Ginseng Research Today is a free monthly online journal that collates and summarizes the latest research about Ginseng, including details on american ginseng, panax, benefits, side effects.

Protective effects of ginseng saponins on 3-nitropropionic acid-induced striatal degeneration in rats.

Kim JH, Kim S, Yoon IS, Lee JH, Jang BJ, Jeong SM, Lee JH, Lee BH, Han JS, Oh S, Kim HC, Park TK, Rhim H, Nah SY

Research Laboratory for the Study of Ginseng Signal Transduction and Department of Physiology and Anatomy, College of Veterinary Medicine, Konkuk University, Seoul, Republic of Korea.

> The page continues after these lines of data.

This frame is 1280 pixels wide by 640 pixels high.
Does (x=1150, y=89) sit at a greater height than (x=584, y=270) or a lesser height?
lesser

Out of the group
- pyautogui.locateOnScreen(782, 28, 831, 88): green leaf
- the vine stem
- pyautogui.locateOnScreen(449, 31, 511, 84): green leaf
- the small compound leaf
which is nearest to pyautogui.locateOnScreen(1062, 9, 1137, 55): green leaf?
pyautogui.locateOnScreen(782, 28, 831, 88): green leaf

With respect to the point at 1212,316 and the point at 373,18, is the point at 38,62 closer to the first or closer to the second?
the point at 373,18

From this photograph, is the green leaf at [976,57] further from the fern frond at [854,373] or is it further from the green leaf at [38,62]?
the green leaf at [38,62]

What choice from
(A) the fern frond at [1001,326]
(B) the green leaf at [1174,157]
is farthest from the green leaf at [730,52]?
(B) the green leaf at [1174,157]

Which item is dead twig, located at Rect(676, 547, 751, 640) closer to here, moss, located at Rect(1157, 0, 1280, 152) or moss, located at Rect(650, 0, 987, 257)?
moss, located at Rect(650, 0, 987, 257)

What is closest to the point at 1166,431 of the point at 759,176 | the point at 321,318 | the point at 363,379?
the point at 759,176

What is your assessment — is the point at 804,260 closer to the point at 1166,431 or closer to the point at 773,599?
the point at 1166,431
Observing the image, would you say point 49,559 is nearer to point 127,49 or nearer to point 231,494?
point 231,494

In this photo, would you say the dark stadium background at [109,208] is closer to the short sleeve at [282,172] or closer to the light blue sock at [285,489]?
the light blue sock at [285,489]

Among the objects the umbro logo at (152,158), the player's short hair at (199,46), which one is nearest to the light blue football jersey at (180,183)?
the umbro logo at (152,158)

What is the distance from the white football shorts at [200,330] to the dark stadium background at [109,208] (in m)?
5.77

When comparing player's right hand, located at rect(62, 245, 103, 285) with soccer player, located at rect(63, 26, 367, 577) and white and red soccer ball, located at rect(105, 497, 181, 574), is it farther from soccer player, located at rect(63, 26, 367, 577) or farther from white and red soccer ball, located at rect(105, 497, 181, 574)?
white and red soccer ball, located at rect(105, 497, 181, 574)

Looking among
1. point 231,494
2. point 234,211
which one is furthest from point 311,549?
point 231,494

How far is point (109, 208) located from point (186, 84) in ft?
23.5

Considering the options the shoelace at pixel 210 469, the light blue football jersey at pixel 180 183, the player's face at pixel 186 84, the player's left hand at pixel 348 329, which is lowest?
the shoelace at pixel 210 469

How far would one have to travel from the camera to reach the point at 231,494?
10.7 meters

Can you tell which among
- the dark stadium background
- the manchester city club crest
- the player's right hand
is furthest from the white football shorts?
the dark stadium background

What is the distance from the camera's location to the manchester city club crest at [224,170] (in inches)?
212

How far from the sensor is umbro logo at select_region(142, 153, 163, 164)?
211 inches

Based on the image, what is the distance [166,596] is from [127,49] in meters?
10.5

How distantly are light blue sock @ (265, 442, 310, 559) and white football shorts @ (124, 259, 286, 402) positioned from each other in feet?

The precise cause of neuronal cell death in Huntington's disease (HD) is not known. Systemic administration of 3-nitropropionic acid (3-NP), an irreversible succinate dehydrogenase inhibitor, not only induces a cellular ATP depletions but also causes a selective striatal degeneration similar to that seen in HD. Recent accumulating reports have shown that ginseng saponins (GTS), the major active ingredients of Panax ginseng, have protective effects against neurotoxin insults. In the present study, we examined in vitro and in vivo effects of GTS on striatal neurotoxicity induced by repeated treatment of 3-NP in rats. Here, we report that systemic administration of GTS produced significant protections against systemic 3-NP- and intrastriatal malonate-induced lesions in rat striatum with dose-dependent manner. GTS also improved significantly 3-NP-caused behavioral impairment and extended survival. However, GTS itself had no effect on 3-NP-induced inhibition of succinate dehydrogenase activity. To explain the mechanisms underlying in vivo protective effects of GTS against 3-NP-induced striatal degeneration, we examined in vitro effect of GTS against 3-NP-caused cytotoxicity using cultured rat striatal neurons. We found that GTS inhibited 3-NP-induced intracellular Ca(2+) elevations. GTS restored 3-NP-caused mitochondrial transmembrane potential reduction in cultured rat striatal neurons. GTS also prevented 3-NP-induced striatal neuronal cell deaths with dose-dependent manner. The EC(50) was 12.6 +/- 0. 7microg/ml. These results suggest that in vivo protective effects of GTS against 3-NP-induced rat striatal degeneration might be achieved via in vitro inhibition of 3-NP-induced intracellular Ca(2+) elevations and cytotoxicity of striatal neurons.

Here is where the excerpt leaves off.